My wife Lizzie came home one day giggling, handed me a piece of paper while saying she loved the story on it. It read: “Sally was driving home from one of her business trips in Northern Arizona
when she saw an elderly Navajo woman walking on the side of the road.
As the trip was a long and quiet one, she stopped the car and asked the Navajo
woman if she would like a ride. With a silent nod of thanks, the woman got into the car. Resuming the
journey, Sally tried in vain to make a bit of small talk with the Navajo woman. The
old woman just sat silently, looking intently at everything she saw, studying every little detail, until she noticed a white bag on the seat next to Sally."What in bag?" asked the old woman. Sally looked down at the white bag and said, "It's a box of chocolates. I got it for my husband". The Navajo woman was silent for another moment or two. Then speaking with the quiet wisdom of an elder, she said "Good trade." While Lizzie continued to giggle I wondered to myself, “Is she trying to tell me something about me and the state of our marriage?”

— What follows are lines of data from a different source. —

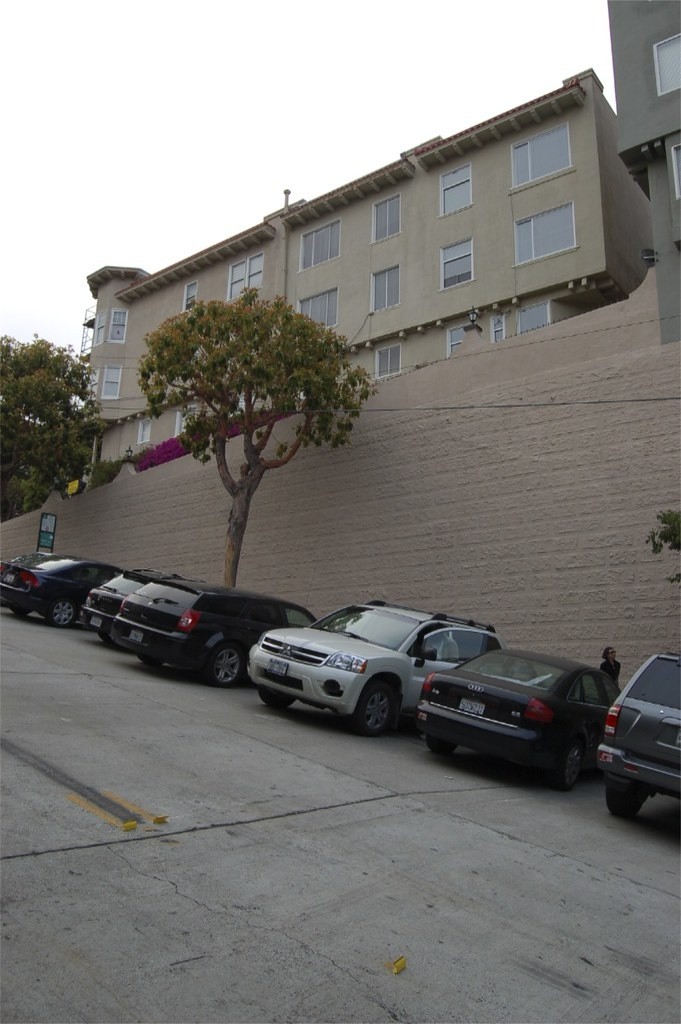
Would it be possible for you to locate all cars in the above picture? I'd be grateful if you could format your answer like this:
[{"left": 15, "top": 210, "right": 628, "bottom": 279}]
[
  {"left": 111, "top": 579, "right": 318, "bottom": 690},
  {"left": 414, "top": 648, "right": 622, "bottom": 793},
  {"left": 0, "top": 551, "right": 125, "bottom": 629},
  {"left": 80, "top": 567, "right": 188, "bottom": 644}
]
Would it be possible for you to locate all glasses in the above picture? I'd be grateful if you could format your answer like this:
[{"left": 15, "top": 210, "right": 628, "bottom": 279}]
[{"left": 609, "top": 651, "right": 616, "bottom": 654}]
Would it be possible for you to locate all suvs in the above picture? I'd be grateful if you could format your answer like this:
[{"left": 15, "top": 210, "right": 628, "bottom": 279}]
[
  {"left": 246, "top": 599, "right": 508, "bottom": 739},
  {"left": 596, "top": 651, "right": 680, "bottom": 819}
]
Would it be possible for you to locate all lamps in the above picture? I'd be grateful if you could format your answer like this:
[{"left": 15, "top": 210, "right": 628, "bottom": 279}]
[
  {"left": 126, "top": 444, "right": 133, "bottom": 459},
  {"left": 468, "top": 307, "right": 480, "bottom": 326}
]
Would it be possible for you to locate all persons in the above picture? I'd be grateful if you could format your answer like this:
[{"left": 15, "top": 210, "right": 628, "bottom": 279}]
[
  {"left": 599, "top": 647, "right": 621, "bottom": 682},
  {"left": 426, "top": 631, "right": 459, "bottom": 660}
]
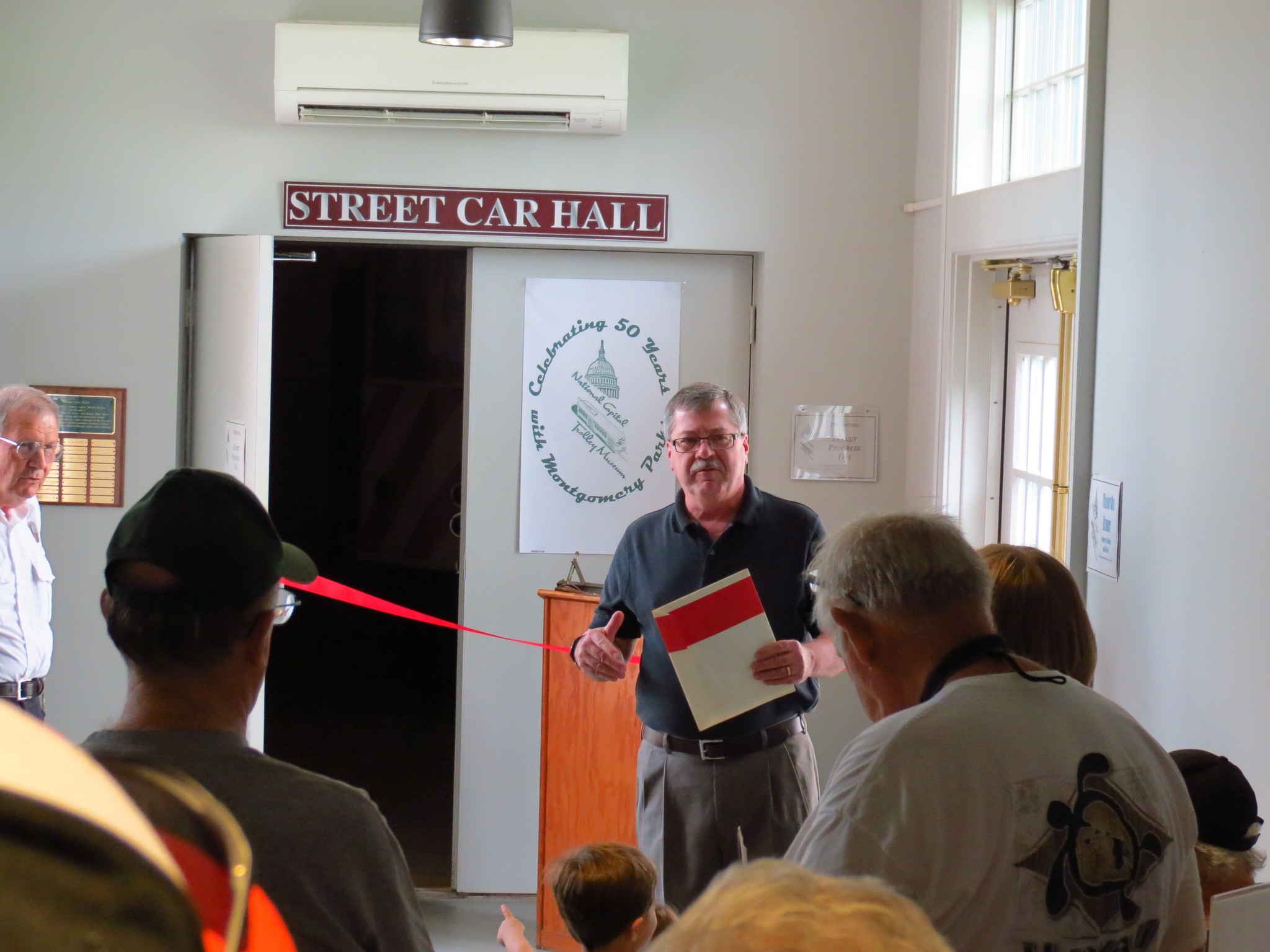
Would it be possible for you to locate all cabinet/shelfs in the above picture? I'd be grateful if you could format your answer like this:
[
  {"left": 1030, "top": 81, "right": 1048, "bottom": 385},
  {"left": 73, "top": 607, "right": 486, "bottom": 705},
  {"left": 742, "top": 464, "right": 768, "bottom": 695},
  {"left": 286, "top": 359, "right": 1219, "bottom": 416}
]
[{"left": 528, "top": 588, "right": 652, "bottom": 949}]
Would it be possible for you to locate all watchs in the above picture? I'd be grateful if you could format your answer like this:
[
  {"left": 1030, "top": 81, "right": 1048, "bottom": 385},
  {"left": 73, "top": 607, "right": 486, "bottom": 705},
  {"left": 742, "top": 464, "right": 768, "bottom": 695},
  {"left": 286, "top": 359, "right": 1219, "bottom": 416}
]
[
  {"left": 570, "top": 634, "right": 586, "bottom": 672},
  {"left": 784, "top": 503, "right": 1206, "bottom": 952}
]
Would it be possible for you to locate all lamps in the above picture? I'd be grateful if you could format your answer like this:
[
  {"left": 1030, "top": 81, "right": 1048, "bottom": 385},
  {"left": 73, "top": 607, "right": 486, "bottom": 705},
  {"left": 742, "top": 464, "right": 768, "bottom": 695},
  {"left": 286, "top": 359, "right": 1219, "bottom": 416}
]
[{"left": 414, "top": 0, "right": 515, "bottom": 51}]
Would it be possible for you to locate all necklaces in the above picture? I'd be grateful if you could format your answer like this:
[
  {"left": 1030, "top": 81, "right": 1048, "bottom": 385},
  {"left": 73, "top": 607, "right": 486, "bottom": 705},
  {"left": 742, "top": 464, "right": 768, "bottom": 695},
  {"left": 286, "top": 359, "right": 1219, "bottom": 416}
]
[{"left": 921, "top": 633, "right": 1067, "bottom": 702}]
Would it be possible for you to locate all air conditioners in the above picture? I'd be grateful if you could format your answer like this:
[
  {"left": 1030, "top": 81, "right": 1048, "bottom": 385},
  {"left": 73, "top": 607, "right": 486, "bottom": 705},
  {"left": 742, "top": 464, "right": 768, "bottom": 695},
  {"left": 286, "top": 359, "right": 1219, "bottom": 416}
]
[{"left": 270, "top": 18, "right": 631, "bottom": 144}]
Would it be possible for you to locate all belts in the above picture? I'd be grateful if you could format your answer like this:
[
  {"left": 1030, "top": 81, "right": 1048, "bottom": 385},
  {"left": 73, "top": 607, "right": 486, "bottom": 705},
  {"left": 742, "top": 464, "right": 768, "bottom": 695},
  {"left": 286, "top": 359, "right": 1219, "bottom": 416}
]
[
  {"left": 0, "top": 677, "right": 46, "bottom": 700},
  {"left": 641, "top": 716, "right": 805, "bottom": 760}
]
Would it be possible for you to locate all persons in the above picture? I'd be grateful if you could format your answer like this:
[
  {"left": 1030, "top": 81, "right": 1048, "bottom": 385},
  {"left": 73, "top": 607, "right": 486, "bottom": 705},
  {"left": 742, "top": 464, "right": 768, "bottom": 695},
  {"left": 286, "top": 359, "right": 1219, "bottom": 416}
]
[
  {"left": 1168, "top": 749, "right": 1268, "bottom": 915},
  {"left": 78, "top": 466, "right": 432, "bottom": 952},
  {"left": 650, "top": 856, "right": 957, "bottom": 952},
  {"left": 496, "top": 842, "right": 657, "bottom": 952},
  {"left": 971, "top": 544, "right": 1099, "bottom": 686},
  {"left": 573, "top": 382, "right": 846, "bottom": 921},
  {"left": 0, "top": 384, "right": 64, "bottom": 725}
]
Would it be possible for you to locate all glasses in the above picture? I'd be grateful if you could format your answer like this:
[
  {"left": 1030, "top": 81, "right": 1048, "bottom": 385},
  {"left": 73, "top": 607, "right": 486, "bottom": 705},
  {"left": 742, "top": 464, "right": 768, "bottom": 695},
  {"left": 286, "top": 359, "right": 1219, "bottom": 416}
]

All marriages are happy, it’s the living together that causes all the problems. Consider a few of the problems that stress a marriage. At the top of the list are financial challenges, household responsibilities, balancing busy schedules, pressures of work not intended to, but most often brought home. Trying to keep communication lines open by really talking heart to heart. This sincere communication is especially hard for males. I once saw a bumper sticker that summed it up. It read “My wife keeps saying I never listen to her…or something like that.” And finally, the ultimate challenge to marriage, that of raising children. Two of my favorite sayings on the realities of raising a family are “If you kill your brother, we’re not going to McDonalds” and “My child has A.D.D. and a couple of F’s”. No wonder a person may consider trading in their spouse for a box of chocolates.
If you can relate to the above, here’s a remedy I learned years ago. One weekend I surprised Lizzie with a box of chocolates and get-a-way to Las Vegas to hear the Righteous Brothers in concert, you know, “You’ve Lost that Loving Feeling” Righteous Brothers! What a time we had! After that trip life was lighter! For Lizzie and me it became a tradition in favor of our marriage. The weekend get-a-ways expanded into full blown trips that have included cruises, long walks on the beaches of Mexico and zip lining through the jungles of Guatemala and more. One of my favorite memories was on a cruise to the Western Caribbean. One particular day we had snorkeled at West End Beach on Roatan, an island just off of the coast of Honduras. The fish and coral were spectacular! The water was warm, turquoise blue and crystal clear. On the way back to the ship we stopped and shopped among the local vendors enjoying a good bartering session with those warm, friendly people.
Once on board we dressed up for formal night. I’ve got to admit Lizzie and I clean up pretty good, especially Lizzie. It was lobster night for dinner. We had three each! We finished dinner off with our ultimate favorite desert, “Warm Chocolate Melting Cake”. This desert is so rich you may find yourself after going to bed that night, suddenly sitting up in the middle of the night screaming out scriptures! Following dinner we went dancing to some Motown. Took in the evening cruise show, and then sat at the back of the ship eating an ice cream cone under a warm, balmy, star filled night gazing over the beautiful Caribbean Ocean, while talking about life together. Folks, it doesn’t get much better than that!
So when life begins to take its toll on your marriage may I suggest a box of chocolates and a get-a-way . It will do wonders for your journey together. After all, the first fifty years of marriage is always the hardest.